::: READING TEXT

This week I finished teaching/facilitating a course entitled Embracing individual differences in thinking and reasoning. I was asked to give the gist of what this was about.
There’s a bunch of individual differences in how people solve reasoning problems. One way of thinking about this is that some people are very good at reasoning problems and others are not so good, with a continuum in between. But there’s evidence that people are interpreting the tasks in different (and reasonable) ways, and succeeding in reasoning from their interpretation. We examined these sorts of issues on the course.
A simple example is the meaning of “some”, discussed by J S Mill in his 1867, An examination of Sir William Hamilton’s philosophy: And of the principal philosophical questions discussed in his writings. “I saw some of your children today” implicates that I didn’t see all of them (if I had, then I’d have said so), even though the “all” conclusion is compatible with some.
There are many other examples: the degree to which people are affected by how information is presented; whether people can suspend their beliefs and reason from premises which are obviously false; whether people are sensitive to alternative causes of effects, or factors which can disable a relationship between a cause and effect.

::::::

• WORK TO BE COMPLETED: From the post on individual differences in reasoning, write out the passage starting with "This week I" and going on through "this was about.", substituting "workshop" for "course".

::: SUPPLIED DATA

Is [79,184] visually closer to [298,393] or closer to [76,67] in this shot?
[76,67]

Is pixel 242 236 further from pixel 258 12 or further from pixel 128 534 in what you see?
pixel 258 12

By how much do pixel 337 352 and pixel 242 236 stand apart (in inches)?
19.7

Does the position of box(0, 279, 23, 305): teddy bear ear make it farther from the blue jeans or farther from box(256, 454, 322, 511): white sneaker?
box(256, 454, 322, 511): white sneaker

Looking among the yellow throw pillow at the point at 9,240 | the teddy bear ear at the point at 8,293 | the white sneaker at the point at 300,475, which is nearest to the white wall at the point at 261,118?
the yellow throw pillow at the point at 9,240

::::::

• WRITTEN SOLUTION:
This week I finished teaching/facilitating a workshop entitled Embracing individual differences in thinking and reasoning. I was asked to give the gist of what this was about.